On Feb. 2, Pushaw published an article titled, “The ‘Florida COVID-19 Whistleblower’ Saga is a Big Lie” on the conservative site Human Affairs. The piece assailed news outlets for referring to Jones as a data scientist and for having “lavished” attention on the former state employee, who has claimed the state has manipulated its coronavirus data. (The DeSantis administration has strongly denied these claims.)

Two days later, Lt. Gov. Jeanette Nuñez tweeted a link to the article, adding, “Glad to see the truth finally coming to light regarding one of the biggest media fails during the pandemic.”

Pushaw cited that same article in her March letter to the governor’s office.

Jones, who was fired by the Department of Health in May 2020, helped build the initial COVID-19 dashboard used to track cases and deaths. She was terminated for what the Department of Health said was “extensive, unauthorized, communication” about the dashboard, including with reporters.

In December, the state alleged she improperly accessed a Department of Health messaging platform and illegally downloaded department data. She was eventually arrested on one third-degree felony charge. She has denied wrongdoing in the case.
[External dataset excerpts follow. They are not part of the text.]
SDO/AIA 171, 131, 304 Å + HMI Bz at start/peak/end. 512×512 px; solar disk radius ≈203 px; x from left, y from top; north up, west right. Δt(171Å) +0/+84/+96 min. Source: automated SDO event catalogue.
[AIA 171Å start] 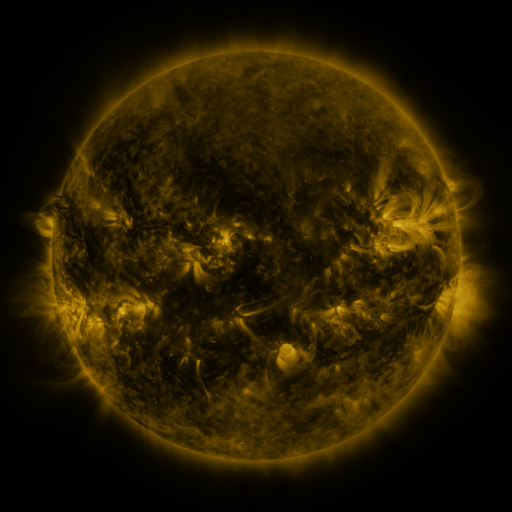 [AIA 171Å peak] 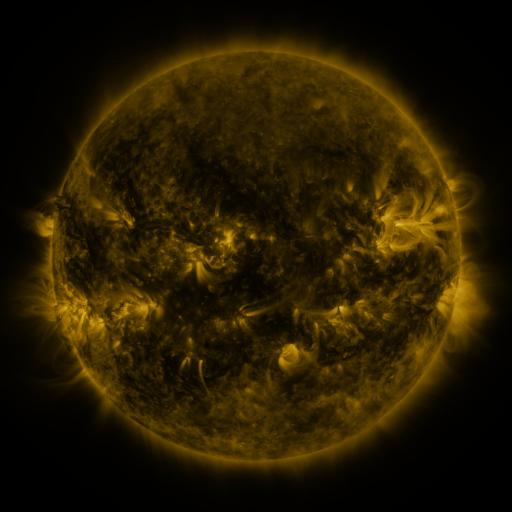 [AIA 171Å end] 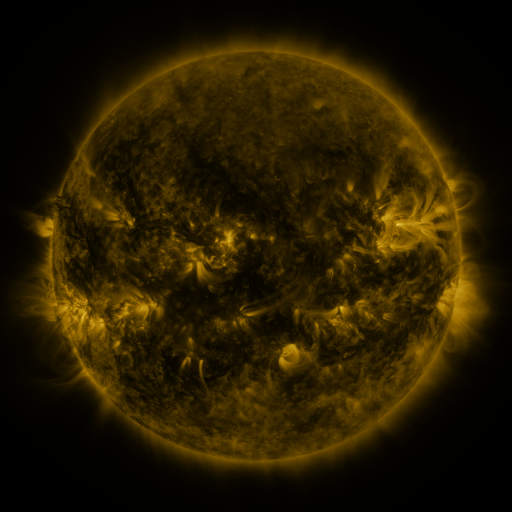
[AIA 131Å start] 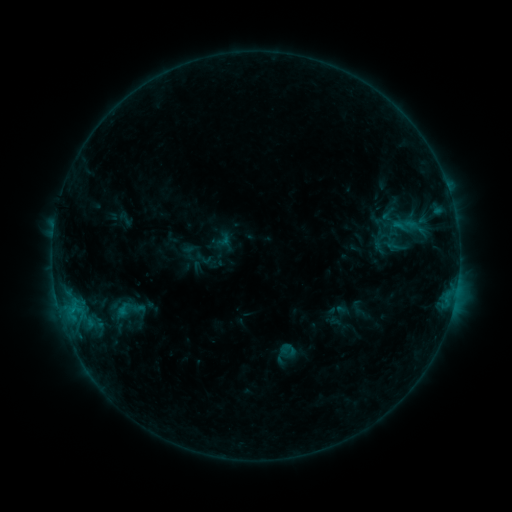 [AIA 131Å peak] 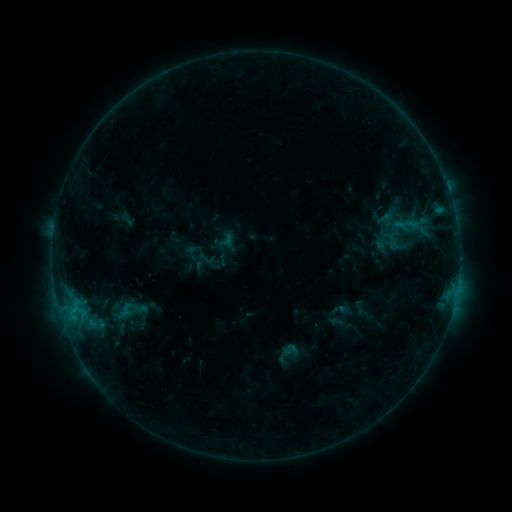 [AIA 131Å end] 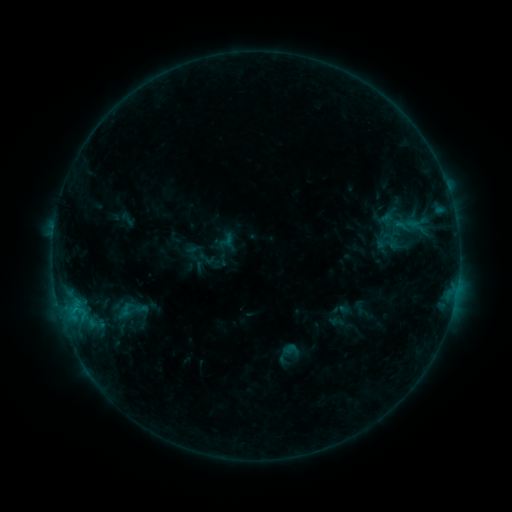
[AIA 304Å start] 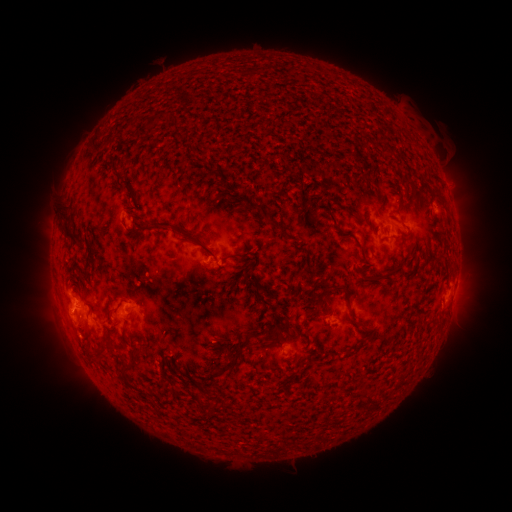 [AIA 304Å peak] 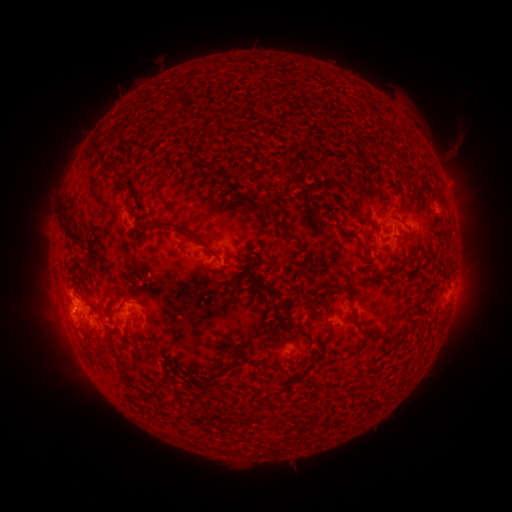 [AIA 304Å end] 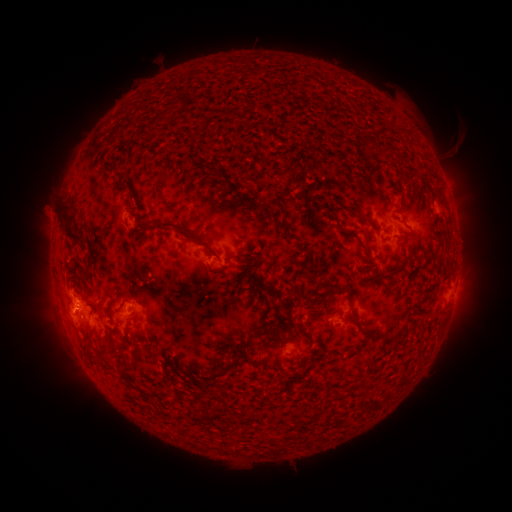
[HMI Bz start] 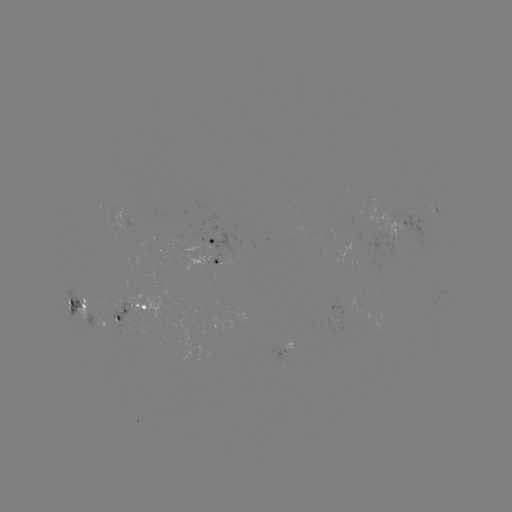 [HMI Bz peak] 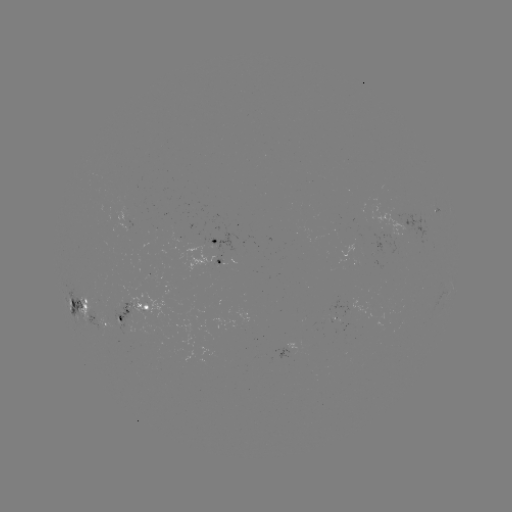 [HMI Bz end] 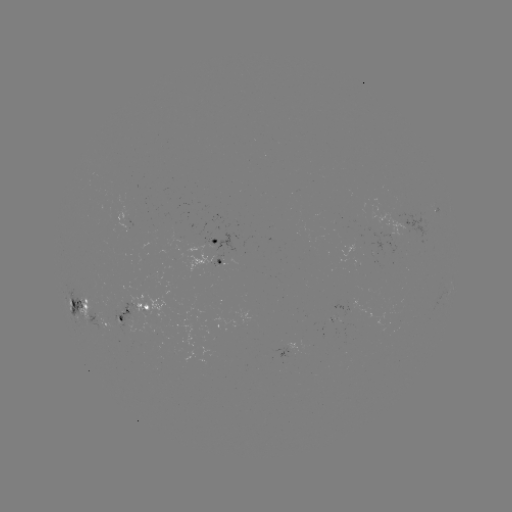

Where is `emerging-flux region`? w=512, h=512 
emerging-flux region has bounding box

This May, Jones was granted official whistleblower status by the Department of Health’s Office of the Inspector General. She filed an official complaint in July 2020 alleging she was terminated for her ”opposition and resistance to instructions to falsify data in a government website.” Jones’ case has yet to be resolved.

“What distinguishes ‘whistleblowers’ from ‘disgruntled ex-employees’ is credibility, and here Jones has a problem,” Pushaw wrote in her Human Affairs story, which was published before Jones was granted whistleblower status.

Pushaw isn’t the first to make her way from the conservative blogosphere to the governor’s office. In November, DeSantis’ office hired Kyle Lamb, a former sports blogger who gained a Twitter following for making at times dubious claims about the coronavirus. Lamb makes $45,000 per year as an analyst in DeSantis’ office of planning and budgeting.

Tampa Bay Times political editor Steve Contorno contributed to this report.